Adjustment Starting Point
According to the folks at Strange Engineering, the starting point for adjustment on a single adjustable front shock is as follows:
 

Street: Turn to position 4 or 5 (position “1” is full counterclockwise); for firmer ride, rotate clockwise.

Road Race: Turn to position 7 or 8 (position “1” is full counterclockwise; for firmer ride, rotate clockwise.

Drag Race: Turn to position 2 or 3 (position “1” is full counterclockwise); to increase weight transfer (front-end travel) rotate counterclockwise).


Here’s Strange Engineering’s starting point advice for rear single adjustable shock setup:

Street: Turn to position 4 or 5 (position “1” is full counterclockwise); for firmer ride, rotate clockwise.

Road Race: Turn to position 7 or 8 (position “1” is full counterclockwise); for firmer ride, rotate clockwise.

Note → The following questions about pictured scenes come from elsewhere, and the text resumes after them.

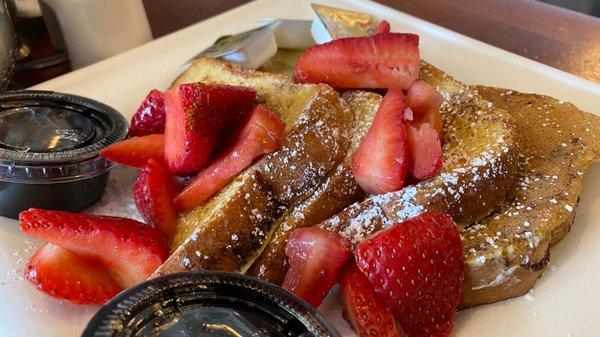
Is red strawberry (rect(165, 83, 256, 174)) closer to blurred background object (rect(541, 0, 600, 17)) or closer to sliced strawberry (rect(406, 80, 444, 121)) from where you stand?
sliced strawberry (rect(406, 80, 444, 121))

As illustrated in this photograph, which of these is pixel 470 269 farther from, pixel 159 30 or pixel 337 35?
pixel 159 30

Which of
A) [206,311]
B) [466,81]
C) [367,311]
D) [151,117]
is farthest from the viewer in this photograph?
[466,81]

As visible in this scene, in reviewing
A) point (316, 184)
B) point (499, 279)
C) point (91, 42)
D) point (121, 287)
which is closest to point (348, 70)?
point (316, 184)

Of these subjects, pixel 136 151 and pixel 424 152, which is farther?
pixel 136 151

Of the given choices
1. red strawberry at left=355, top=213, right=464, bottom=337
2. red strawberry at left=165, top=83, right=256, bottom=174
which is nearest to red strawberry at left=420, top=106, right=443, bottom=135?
red strawberry at left=355, top=213, right=464, bottom=337

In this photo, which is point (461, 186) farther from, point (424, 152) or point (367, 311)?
point (367, 311)

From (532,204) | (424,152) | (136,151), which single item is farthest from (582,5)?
(136,151)

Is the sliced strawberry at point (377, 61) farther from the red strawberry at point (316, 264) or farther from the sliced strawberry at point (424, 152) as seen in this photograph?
the red strawberry at point (316, 264)
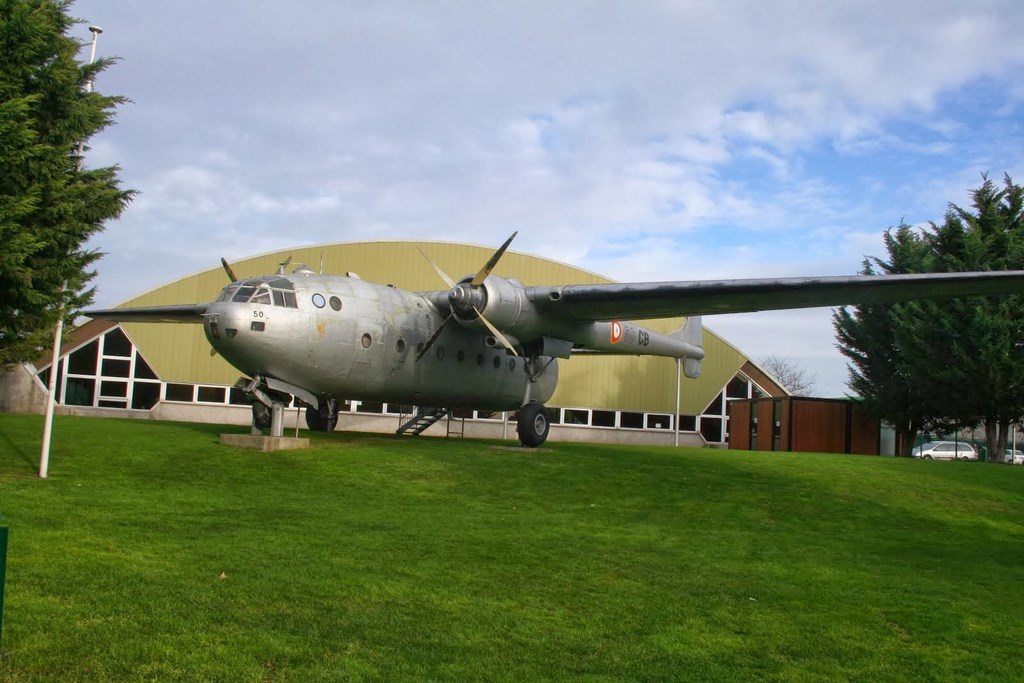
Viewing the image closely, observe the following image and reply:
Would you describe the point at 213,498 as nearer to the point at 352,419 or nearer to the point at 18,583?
the point at 18,583

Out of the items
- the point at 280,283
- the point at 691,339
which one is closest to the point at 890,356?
the point at 691,339

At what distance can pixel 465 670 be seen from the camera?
537 cm

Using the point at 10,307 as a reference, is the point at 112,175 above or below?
above

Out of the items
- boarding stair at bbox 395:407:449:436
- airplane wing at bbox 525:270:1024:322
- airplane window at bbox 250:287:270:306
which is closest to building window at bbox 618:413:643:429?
boarding stair at bbox 395:407:449:436

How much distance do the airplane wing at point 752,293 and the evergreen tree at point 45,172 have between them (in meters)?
10.6

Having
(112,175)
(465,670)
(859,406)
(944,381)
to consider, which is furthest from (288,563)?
(859,406)

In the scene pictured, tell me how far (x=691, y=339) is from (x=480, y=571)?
21820mm

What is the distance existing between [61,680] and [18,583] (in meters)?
2.21

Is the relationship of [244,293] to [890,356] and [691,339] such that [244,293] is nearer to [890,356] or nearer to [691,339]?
[691,339]

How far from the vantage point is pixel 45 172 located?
37.6ft

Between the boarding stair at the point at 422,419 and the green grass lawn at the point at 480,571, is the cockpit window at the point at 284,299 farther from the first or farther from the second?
the boarding stair at the point at 422,419

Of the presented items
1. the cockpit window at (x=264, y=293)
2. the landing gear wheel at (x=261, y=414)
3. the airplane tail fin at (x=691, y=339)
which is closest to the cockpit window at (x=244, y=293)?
the cockpit window at (x=264, y=293)

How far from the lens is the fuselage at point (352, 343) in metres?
17.0

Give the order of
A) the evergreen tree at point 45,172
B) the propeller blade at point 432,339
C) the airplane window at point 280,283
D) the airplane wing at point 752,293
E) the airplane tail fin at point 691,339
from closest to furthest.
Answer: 1. the evergreen tree at point 45,172
2. the airplane wing at point 752,293
3. the airplane window at point 280,283
4. the propeller blade at point 432,339
5. the airplane tail fin at point 691,339
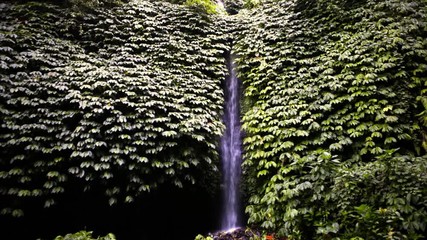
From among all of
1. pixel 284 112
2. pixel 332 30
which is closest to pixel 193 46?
pixel 284 112

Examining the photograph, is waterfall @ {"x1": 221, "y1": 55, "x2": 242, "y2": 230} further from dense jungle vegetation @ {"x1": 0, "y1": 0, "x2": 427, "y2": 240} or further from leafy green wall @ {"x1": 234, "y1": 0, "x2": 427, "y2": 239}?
leafy green wall @ {"x1": 234, "y1": 0, "x2": 427, "y2": 239}

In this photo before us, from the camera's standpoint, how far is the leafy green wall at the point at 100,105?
5.19m

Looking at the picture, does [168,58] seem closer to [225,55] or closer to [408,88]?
[225,55]

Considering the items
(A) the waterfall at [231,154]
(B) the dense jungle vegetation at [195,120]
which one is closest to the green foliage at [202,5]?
(B) the dense jungle vegetation at [195,120]

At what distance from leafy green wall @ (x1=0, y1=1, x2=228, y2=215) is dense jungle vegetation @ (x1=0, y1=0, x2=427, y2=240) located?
1.3 inches


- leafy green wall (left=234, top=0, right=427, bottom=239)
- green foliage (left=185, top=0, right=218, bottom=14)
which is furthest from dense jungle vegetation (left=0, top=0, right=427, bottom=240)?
green foliage (left=185, top=0, right=218, bottom=14)

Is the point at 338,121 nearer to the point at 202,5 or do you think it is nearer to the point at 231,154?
the point at 231,154

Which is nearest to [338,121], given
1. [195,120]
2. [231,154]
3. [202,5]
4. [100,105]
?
[231,154]

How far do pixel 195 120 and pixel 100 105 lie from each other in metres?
2.28

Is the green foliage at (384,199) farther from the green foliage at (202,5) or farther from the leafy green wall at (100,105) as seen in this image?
the green foliage at (202,5)

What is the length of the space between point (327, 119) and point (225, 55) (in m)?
4.08

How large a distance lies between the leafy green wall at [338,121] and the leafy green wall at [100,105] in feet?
4.63

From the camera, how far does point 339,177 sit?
4316mm

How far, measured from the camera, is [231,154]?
739cm
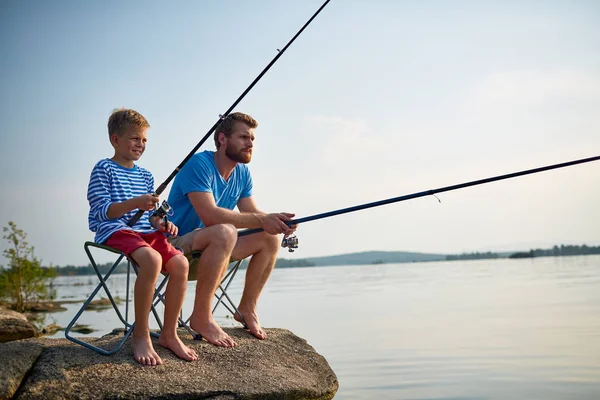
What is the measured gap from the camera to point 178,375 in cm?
350

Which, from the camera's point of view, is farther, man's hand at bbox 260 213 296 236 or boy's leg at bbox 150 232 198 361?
man's hand at bbox 260 213 296 236

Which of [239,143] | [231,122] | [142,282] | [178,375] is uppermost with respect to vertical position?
[231,122]

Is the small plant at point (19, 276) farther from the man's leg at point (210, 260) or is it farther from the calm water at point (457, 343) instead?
the man's leg at point (210, 260)

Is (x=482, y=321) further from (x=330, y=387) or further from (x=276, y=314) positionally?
(x=330, y=387)

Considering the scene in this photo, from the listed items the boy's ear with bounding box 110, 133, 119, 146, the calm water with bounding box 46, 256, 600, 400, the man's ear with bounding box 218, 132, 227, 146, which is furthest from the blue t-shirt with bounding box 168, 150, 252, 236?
the calm water with bounding box 46, 256, 600, 400

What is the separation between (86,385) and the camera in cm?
327

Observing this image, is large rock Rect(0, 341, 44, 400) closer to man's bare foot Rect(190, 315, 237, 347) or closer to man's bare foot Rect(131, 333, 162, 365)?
man's bare foot Rect(131, 333, 162, 365)

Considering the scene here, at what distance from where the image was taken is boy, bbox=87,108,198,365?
3.49 meters

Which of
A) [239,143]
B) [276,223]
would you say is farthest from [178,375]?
[239,143]

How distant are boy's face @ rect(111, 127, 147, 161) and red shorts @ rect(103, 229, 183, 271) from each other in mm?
483

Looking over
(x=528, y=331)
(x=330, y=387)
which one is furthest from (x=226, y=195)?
(x=528, y=331)

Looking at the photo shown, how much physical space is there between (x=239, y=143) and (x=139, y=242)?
1137mm

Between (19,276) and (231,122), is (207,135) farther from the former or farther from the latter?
(19,276)

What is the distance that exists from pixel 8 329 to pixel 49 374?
4168mm
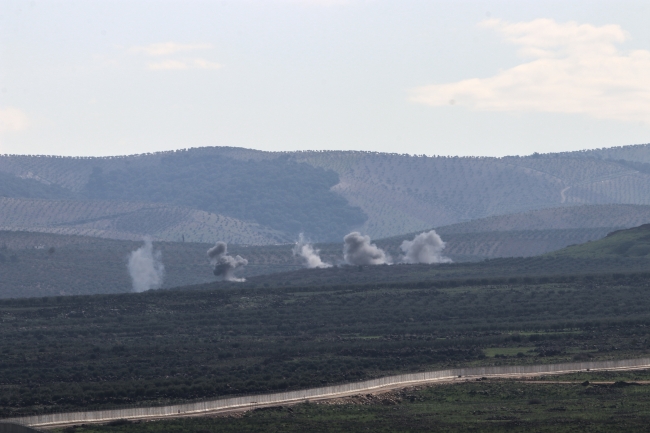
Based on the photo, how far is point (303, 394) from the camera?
86.4m

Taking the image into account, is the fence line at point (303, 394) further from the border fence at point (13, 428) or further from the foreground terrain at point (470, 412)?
the border fence at point (13, 428)

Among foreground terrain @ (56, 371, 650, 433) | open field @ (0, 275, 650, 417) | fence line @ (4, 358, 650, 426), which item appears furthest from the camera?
open field @ (0, 275, 650, 417)

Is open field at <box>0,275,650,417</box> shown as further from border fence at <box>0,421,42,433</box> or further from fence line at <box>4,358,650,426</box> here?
border fence at <box>0,421,42,433</box>

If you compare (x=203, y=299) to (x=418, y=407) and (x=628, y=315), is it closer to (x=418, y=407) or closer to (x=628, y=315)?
(x=628, y=315)

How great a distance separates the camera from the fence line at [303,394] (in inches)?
3066

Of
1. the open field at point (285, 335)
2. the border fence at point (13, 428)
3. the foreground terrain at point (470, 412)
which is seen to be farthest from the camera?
the open field at point (285, 335)

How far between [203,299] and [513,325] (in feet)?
167

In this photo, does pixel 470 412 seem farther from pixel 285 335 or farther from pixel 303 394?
pixel 285 335

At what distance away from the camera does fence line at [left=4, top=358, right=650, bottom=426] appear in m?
77.9

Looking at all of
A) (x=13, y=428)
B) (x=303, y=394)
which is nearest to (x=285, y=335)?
(x=303, y=394)

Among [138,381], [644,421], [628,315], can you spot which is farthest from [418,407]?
[628,315]

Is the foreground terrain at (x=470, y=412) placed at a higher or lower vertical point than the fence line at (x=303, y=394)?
lower

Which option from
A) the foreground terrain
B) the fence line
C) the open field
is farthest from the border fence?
the open field

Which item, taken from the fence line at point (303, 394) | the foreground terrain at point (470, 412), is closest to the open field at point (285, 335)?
the fence line at point (303, 394)
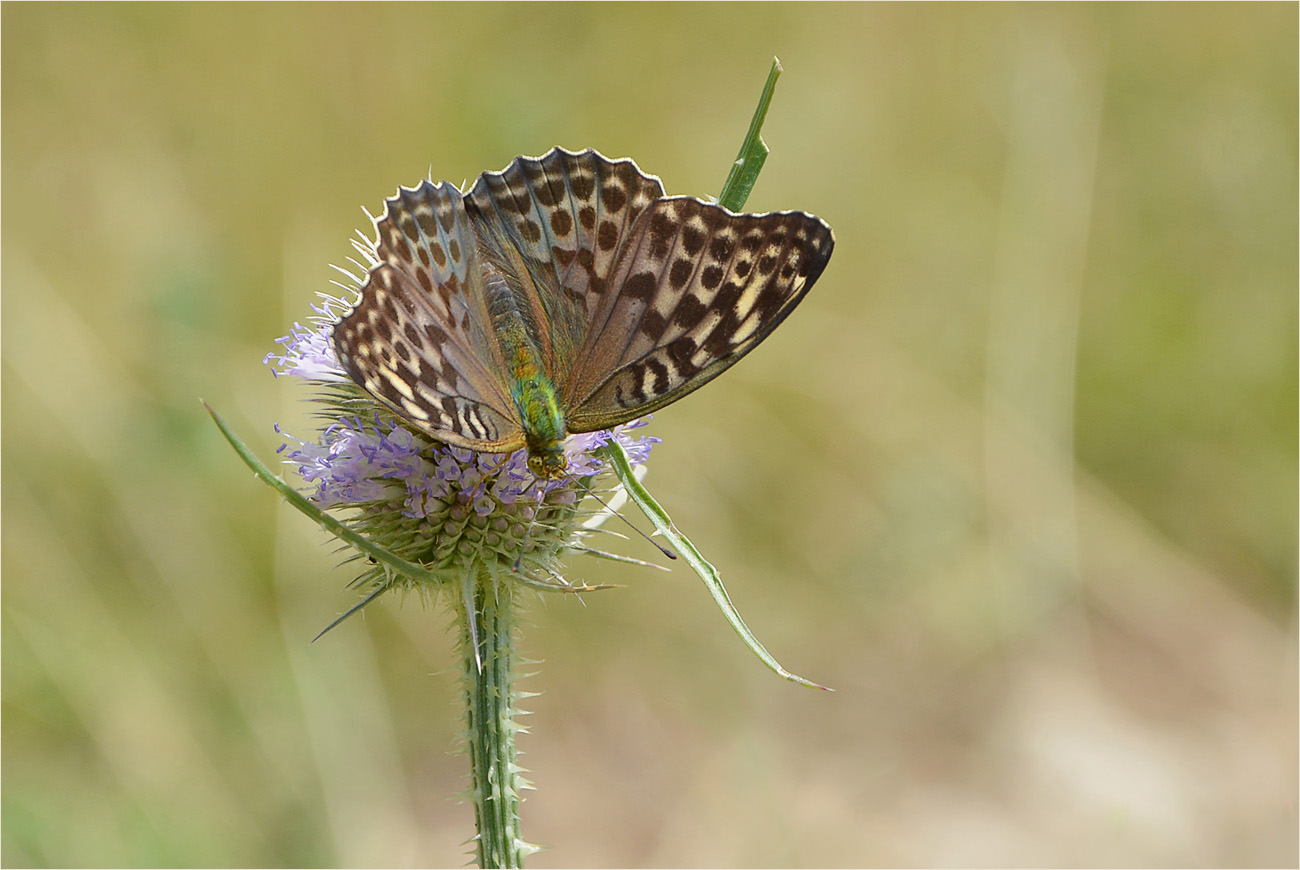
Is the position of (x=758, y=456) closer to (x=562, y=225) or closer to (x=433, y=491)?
(x=562, y=225)

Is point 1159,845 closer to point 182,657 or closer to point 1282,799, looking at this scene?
point 1282,799

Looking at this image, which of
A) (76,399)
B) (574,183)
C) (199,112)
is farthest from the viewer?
(199,112)

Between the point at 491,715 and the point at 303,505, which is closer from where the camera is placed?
the point at 303,505

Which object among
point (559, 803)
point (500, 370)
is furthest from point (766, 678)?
point (500, 370)

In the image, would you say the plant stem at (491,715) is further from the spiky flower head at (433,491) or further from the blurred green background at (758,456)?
the blurred green background at (758,456)

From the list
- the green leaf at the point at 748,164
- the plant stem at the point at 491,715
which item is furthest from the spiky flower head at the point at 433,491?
the green leaf at the point at 748,164

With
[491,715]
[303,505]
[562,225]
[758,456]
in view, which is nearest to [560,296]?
[562,225]
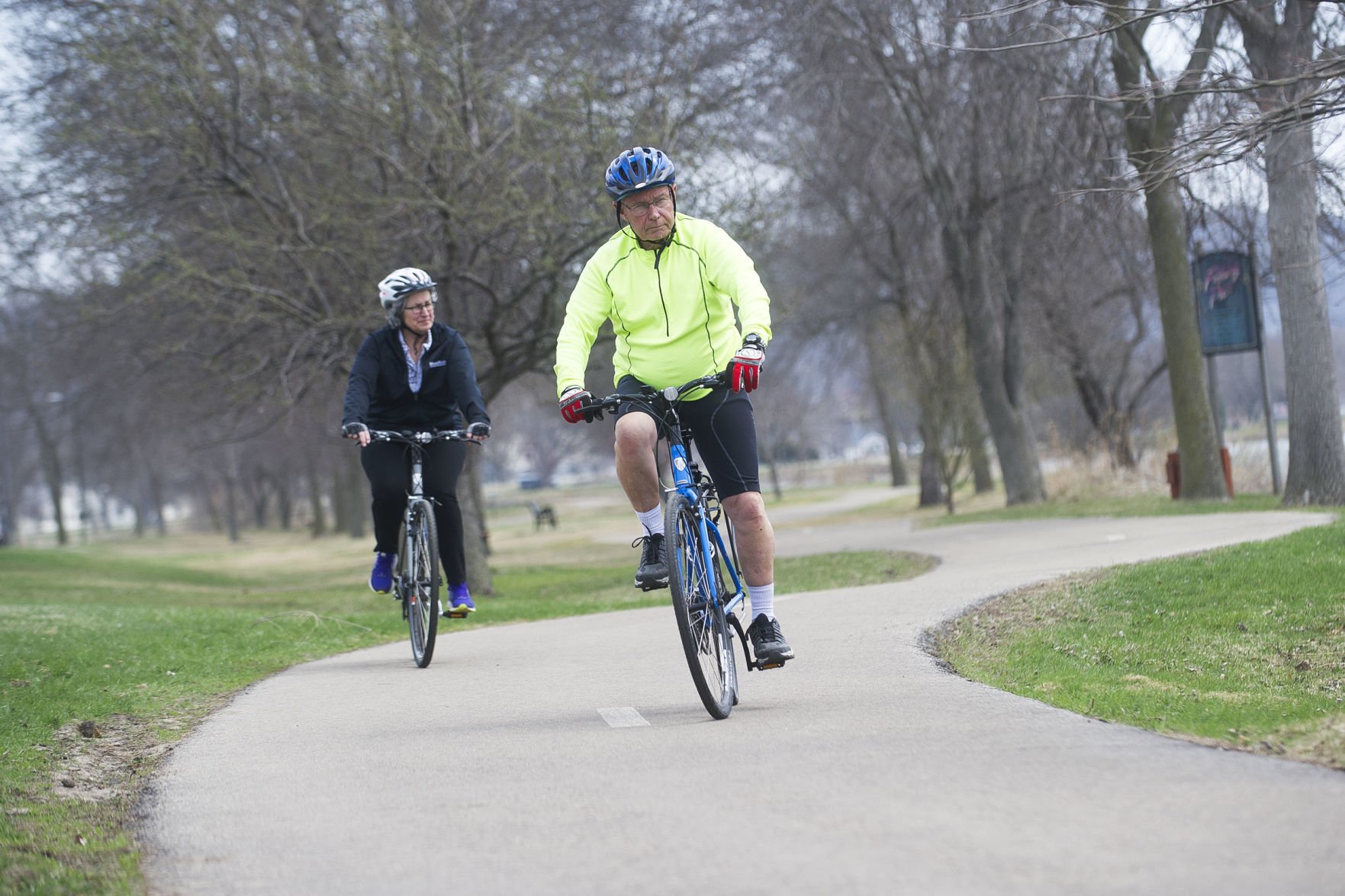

Drag Race: Turn to position 5 (position “1” is full counterclockwise). To plant the tires harder, rotate counterclockwise; to decrease wheel hop, rotate clockwise.


Double Adjustable Shocks
What about the more exotic double adjustable shock absorber? A double adjustable shock allows individual adjustment of the compression valving and rebound valving (typically while the shock is still mounted on the car). That means there is a separate knob devoted to compression and another for rebound. Given the increased sophistication of the internal valving, double adjustable shocks often cost much more than their single adjustable counterparts. They’re also far more complex, particularly when it comes to adjustment.
 
When it comes to double adjustable shocks, such as the Strange Engineering examples, the compression is adjusted by adjusting the marked knob from 1 (full counterclockwise) to 12 (full clockwise). Due to the precision of the adjuster, only a click change is necessary to make a noticeable change in the valving. The rebound adjuster is also extremely sensitive to change. Even one or two clicks will make a significant change in tuning the chassis. And there are plenty of available adjustments too. For example, the Strange Engineering shock shown in the accompanying photos has 12 rebound settings to choose from. That means you have approximately 24 settings per shock (and when both are combined, myriad combinations). Some manufacturers have fewer or more adjustments, but the operation is the same.